A reinforcement learning package to determine computationally rational strategy of navigating Menu-Hotkey interfaces.
The package is intended to be used as a playground to test HCI models with general Reinforcement learning algorithms. Therefore, the package has been modularised into 4 main classes to quickly experiment with model definitions and user strategies.
Agent: Policy and decision making(Strategy)
Environment:
- defines Utility(Reward structure)
- Ecology (observation definition)
- Mechanism (Observation model,transition dynamics)
Learner: Learning algorithms
Experiment: Model training/testing and overall structure
Learning Algorithms:
A. Tabular model free methods (Discrete space):
- Q-learning
- SARSA
- N-step TD backup
- Eligibility traces with Q learning
B. Bayesian RL :
- Gaussian Process-SARSA (non-sparse version/computational constraints)
- Episodic GP-SARSA (sparsified dictionary/fast)
Original GP-TD algortithm discussed here: Engel et. Al, 2005, Reinforcement learning with Gaussian processes.
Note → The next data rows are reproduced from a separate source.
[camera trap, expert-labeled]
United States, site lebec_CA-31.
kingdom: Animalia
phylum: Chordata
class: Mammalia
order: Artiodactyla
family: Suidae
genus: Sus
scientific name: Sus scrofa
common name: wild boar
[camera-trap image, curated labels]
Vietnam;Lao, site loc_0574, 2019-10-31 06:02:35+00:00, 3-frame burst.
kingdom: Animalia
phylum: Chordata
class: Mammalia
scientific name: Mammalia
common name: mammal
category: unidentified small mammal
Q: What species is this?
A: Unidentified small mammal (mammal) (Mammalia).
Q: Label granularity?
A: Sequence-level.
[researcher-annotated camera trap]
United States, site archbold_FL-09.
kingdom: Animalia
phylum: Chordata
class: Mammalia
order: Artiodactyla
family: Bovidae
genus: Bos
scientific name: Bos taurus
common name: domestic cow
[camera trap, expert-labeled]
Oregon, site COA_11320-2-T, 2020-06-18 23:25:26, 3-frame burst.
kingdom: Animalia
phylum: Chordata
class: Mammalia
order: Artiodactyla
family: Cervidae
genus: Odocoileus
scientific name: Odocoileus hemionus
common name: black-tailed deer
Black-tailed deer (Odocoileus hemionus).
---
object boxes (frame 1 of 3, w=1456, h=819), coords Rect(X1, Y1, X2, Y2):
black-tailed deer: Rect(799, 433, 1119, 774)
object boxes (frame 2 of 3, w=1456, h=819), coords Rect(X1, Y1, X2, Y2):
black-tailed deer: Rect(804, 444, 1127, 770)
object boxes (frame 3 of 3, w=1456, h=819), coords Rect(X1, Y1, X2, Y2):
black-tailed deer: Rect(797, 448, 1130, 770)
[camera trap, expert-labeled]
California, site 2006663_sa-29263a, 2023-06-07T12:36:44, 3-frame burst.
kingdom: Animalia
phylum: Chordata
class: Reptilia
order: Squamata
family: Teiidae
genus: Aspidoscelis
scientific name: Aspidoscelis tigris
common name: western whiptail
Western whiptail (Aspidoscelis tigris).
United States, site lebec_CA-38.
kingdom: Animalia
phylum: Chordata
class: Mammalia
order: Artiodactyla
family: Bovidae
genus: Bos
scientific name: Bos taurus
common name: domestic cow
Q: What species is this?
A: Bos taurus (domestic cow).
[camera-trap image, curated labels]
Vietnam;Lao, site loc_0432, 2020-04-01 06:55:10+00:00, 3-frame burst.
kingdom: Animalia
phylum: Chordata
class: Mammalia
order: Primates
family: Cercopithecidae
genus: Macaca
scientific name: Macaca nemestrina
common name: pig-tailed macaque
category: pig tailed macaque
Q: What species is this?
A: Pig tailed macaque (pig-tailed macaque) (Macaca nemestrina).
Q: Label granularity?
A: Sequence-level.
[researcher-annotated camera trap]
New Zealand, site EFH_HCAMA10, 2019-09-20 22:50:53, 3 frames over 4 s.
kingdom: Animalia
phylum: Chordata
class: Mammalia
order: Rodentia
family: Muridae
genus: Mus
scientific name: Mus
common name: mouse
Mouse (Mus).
Episodic GP-SARSA for dialogue managers: Gasic et al, Gaussian processes for POMDP-based dialogue manager optimisation
Policy(Agent):
- Epsilon-greedy Exploration
- Softmax
- Covariance based Exploration for Gaussian Process( Active learning)
- Stochastic exploration for Gaussian Process
Sample Environment: A sample continuous maze type environement is provided to test new implemented RL algorithms where the goal is to navigate a maze with obstacles to reach goal position. THe envionment can be used as a testing playground.
To test a new HCI model with the above RL algorithms and policies, we can get started in a few lines of code. Modify the proposed reward structure, transiton model and episode terminal conditon in the Environment Class functions. Then simply import the required policy,learner as below:
env = Environment()
learner = GP_SARSA()
agent = Agent(env,learner)
while(TerminalCondition!=True):
action=agent.getAction(state)
reward=env.getReward(state,action)
next_State=env.transition(state, action)
learner.learn(state,action,reward,next_State)
4 sample experiments have been demonstrated in the Experiment directory detailing the above.
Further updates:
- Adding multi kernel support from Gaussian process library Gpy library
- Implementation of Deep-Q with PO-MDP model